The popularity of pins as a campaign strategy rose to prominence in 1896 during the heated presidential race between William McKinley and William Jennings Bryan. This was the first instance of a mass-produced button in US politics, which kicked off a golden age of political buttons. From there, the production of political buttons boomed into the millions, becoming a staple for every candidate, issue, manifesto, movement, and inauguration. Sourced mainly from the Rothstein Political Button Collection at Harvard Kennedy School Collection, a survey of the history of campaign pins reveals that we are still fighting about the same things today.

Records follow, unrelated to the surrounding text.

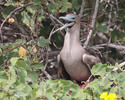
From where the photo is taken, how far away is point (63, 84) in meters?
2.82

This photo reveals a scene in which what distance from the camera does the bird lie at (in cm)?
532

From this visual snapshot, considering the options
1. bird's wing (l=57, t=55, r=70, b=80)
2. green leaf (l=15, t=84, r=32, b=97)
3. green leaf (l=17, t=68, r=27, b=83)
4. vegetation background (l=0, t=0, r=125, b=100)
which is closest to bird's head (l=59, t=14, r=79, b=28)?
vegetation background (l=0, t=0, r=125, b=100)

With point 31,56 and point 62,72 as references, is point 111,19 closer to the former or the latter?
point 62,72

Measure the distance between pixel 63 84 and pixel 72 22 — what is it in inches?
109

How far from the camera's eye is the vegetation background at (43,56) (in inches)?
104

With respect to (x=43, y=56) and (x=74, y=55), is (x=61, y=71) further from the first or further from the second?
(x=43, y=56)

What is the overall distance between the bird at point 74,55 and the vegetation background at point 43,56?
243 millimetres

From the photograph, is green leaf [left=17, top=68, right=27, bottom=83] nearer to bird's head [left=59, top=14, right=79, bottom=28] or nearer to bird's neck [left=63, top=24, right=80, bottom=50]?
bird's neck [left=63, top=24, right=80, bottom=50]

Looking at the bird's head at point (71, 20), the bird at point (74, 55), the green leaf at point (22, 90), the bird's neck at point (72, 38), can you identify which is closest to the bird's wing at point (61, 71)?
the bird at point (74, 55)

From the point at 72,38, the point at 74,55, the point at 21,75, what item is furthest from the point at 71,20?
the point at 21,75

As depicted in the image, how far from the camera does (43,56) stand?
5.01 meters

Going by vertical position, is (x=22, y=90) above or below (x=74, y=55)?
above

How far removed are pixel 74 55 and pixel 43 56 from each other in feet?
1.96

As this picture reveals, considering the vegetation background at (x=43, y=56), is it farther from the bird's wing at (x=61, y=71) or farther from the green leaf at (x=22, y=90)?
the bird's wing at (x=61, y=71)
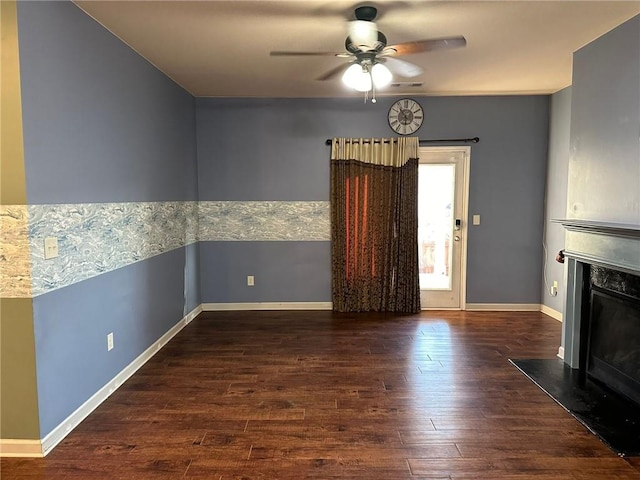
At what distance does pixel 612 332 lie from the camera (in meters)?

In advance of the 2022 midterm elections, BuzzFeed News took a pointed look into the history of campaign pins, from the weird to the terrifying.
What’s New Is Old Again
Unfortunately, we’re still fighting the fights. From fair labor practices to abortion rights, we’ve found ourselves back where we started. These buttons address the rise of antisemitic sentiments, the legacy of Reagan’s war on drugs, and political leaders deciding what freedoms we have over our bodies. Sound familiar?
Thinking Outside of the Circle
A campaign button isn’t just a political statement — it can also be a fashion statement. With many styles of buttons going in and out of style, the politically active citizen of the day had a few choices to make. The original and most enduring buttons are celluloid buttons, metal buttons with a design printed on paper and then reinforced with a clear plastic layer on top. In 1916, innovative button designers began producing buttons that printed the design directly onto metal. This allowed for uniquely shaped designs and simpler production, though ultimately the ubiquity of the familiar round button would never go out of style.
(P)In on the Joke
Humor has always been a great way to get a message across. Whether it was originally intended as a joke or not, without the context of the political moment, we can use humor as a coping mechanism to get through another day.
Some buttons are a reminder of a dark not-too-distant past. The violent sentiments of xenophobia and pro–Vietnam War buttons reflect an ugly side of the nation. Keeping our past in view as we move forward can give us the insight we need to face similar situations the future holds.